### Task requirements:
Could you restate word for word only the lines below from the one holding "Hindistan'da aşırı yağışlar" to the one holding "Esqueletos descobertos em", inclusive, and leave out the pictures?

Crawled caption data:
____
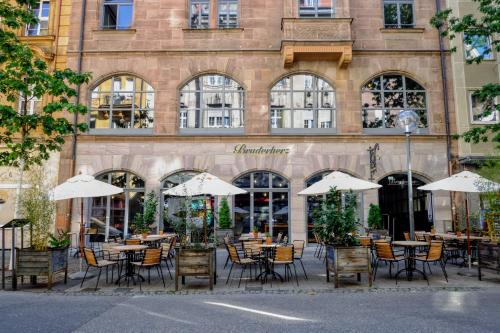 A restaurant or other place to eat at Bruderherz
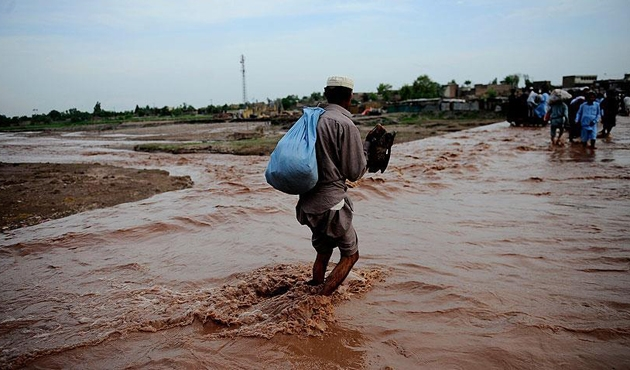 Hindistan'da aşırı yağışlar nedeniyle 13 kişi öldü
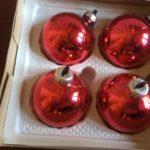 4 oude, rode kerstballen van dun geblazen glas in originele doos jaren 1970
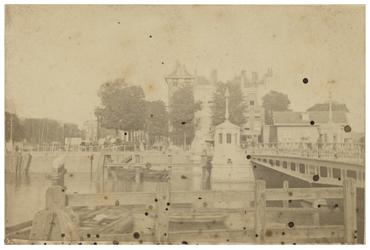 IV-13-5 Gezicht op het Haringvliet, met aan de rechterkant de Konigsbrug.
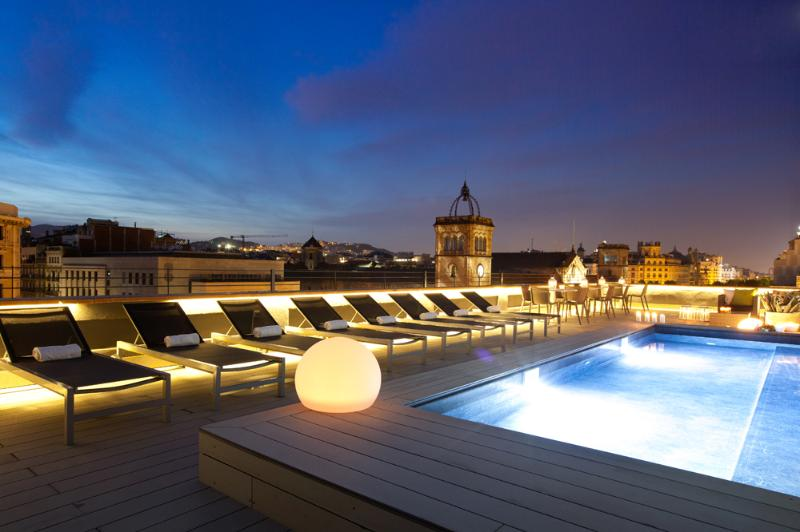 Spectacular Communal Terrace and Pool. Night view. - Central and highly exclusive - Miro 142 - Barcelona - rentals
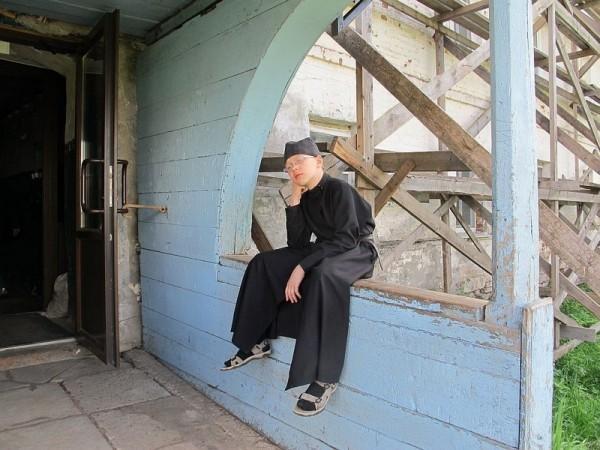 Алексей - сын священника из Архангельска - летом приезжает помогать в монастыре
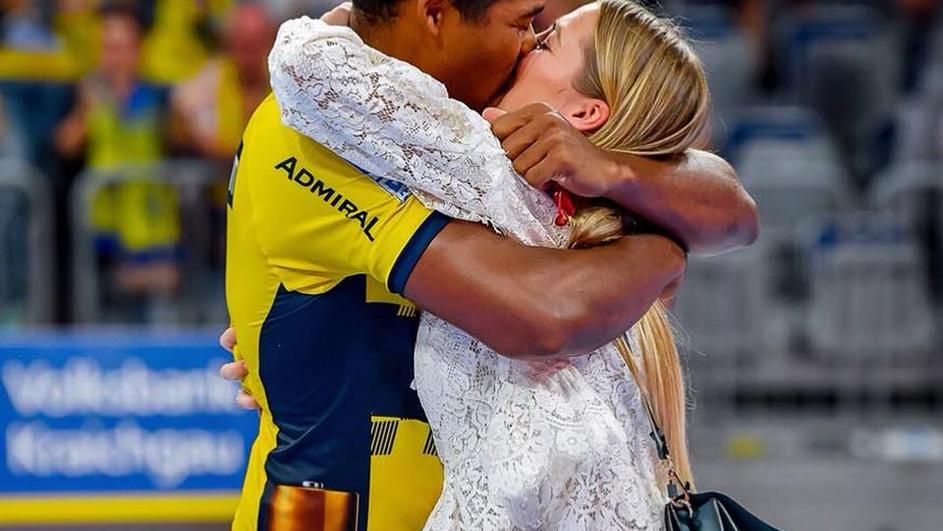 """Познатиот ракометар доби """"ДА"""": Соиграчот на Талески и Абутовиќ ја запроси девојката на натпревар (ВИДЕО)"""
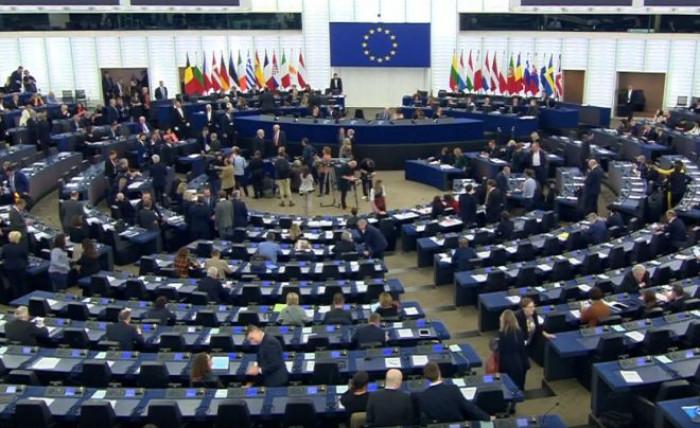 Il Parlamento Ue vota la Commissione Von der Layen, che fa meglio di Junker raccogliendo 461 sì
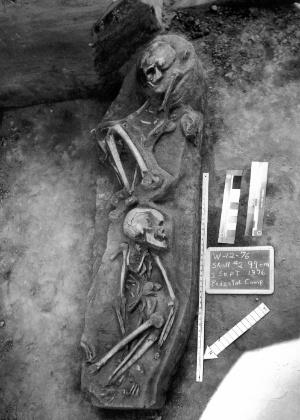 Esqueletos descobertos em 1976 na comunidade de La Jolla, em San Diego (EUA)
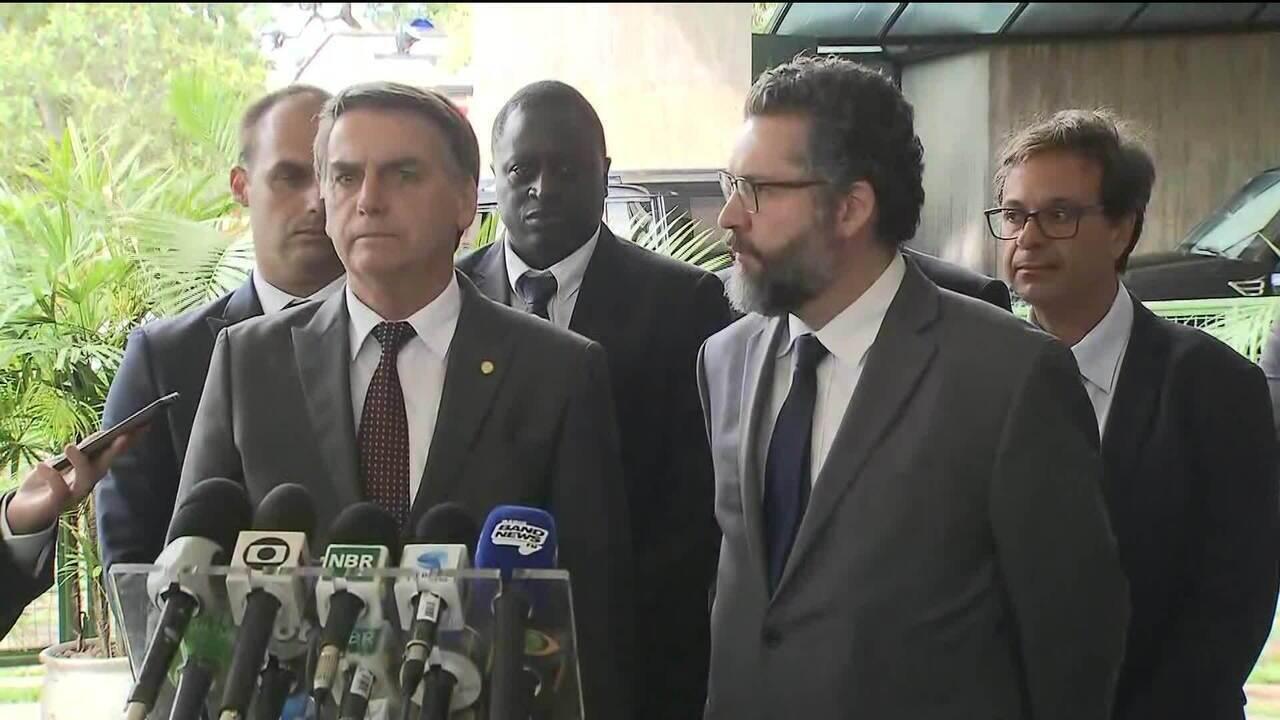 Em coletiva, Bolsonaro fala sobre indicação ao Itamaraty e Mais Médicos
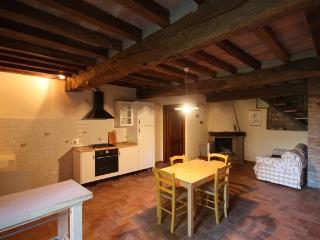 Vecchio Borgo Agriturismo Appartamento Nord - Castellarano vacation rentals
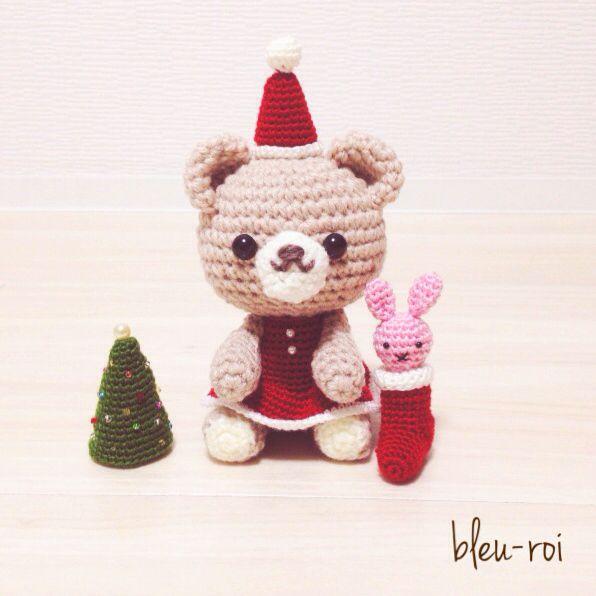 できるだけ長い間飾っていただけるように、早くも最終値下げさせていただきます!サンタ衣装を着たクマの女の子のあみぐるみです。靴下に入ったうさぎのぬいぐるみのプレゼントに喜んでいます。カラフルイルミネーションイメージのミニツリーも付いています。丁寧に制作して...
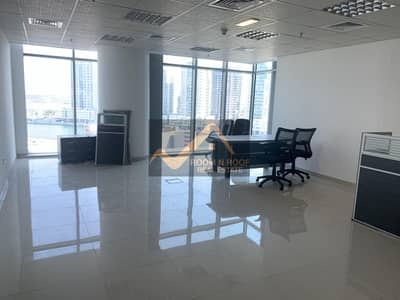 مکتب  للايجار في الخليج التجاري، دبي - Semi Furnished Office| The Metropolis Tower| Lake View| Business Bay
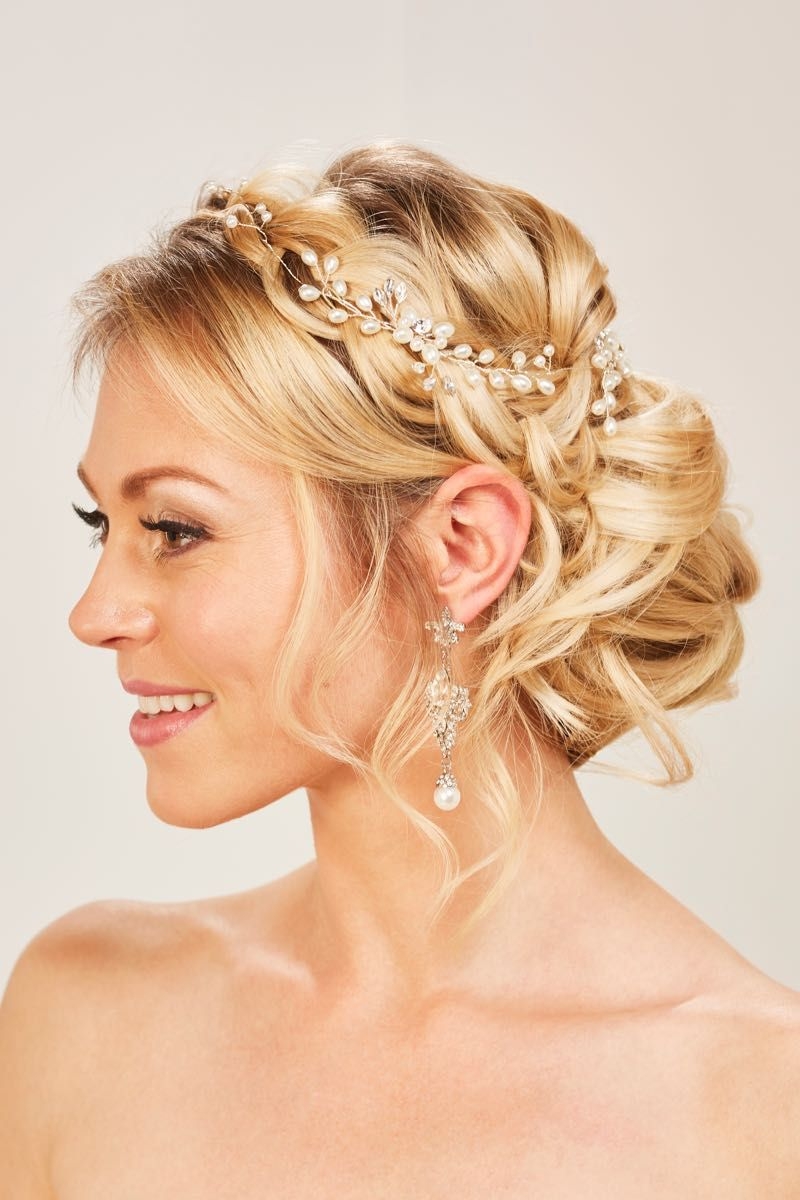 Zauberhafte Brautfrisuren mit Haarschmuck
____
### Response to the task:
 Hindistan'da aşırı yağışlar nedeniyle 13 kişi öldü
 4 oude, rode kerstballen van dun geblazen glas in originele doos jaren 1970
 IV-13-5 Gezicht op het Haringvliet, met aan de rechterkant de Konigsbrug.
 Spectacular Communal Terrace and Pool. Night view. - Central and highly exclusive - Miro 142 - Barcelona - rentals
 Алексей - сын священника из Архангельска - летом приезжает помогать в монастыре
 """Познатиот ракометар доби """"ДА"""": Соиграчот на Талески и Абутовиќ ја запроси девојката на натпревар (ВИДЕО)"""
 Il Parlamento Ue vota la Commissione Von der Layen, che fa meglio di Junker raccogliendo 461 sì
 Esqueletos descobertos em 1976 na comunidade de La Jolla, em San Diego (EUA)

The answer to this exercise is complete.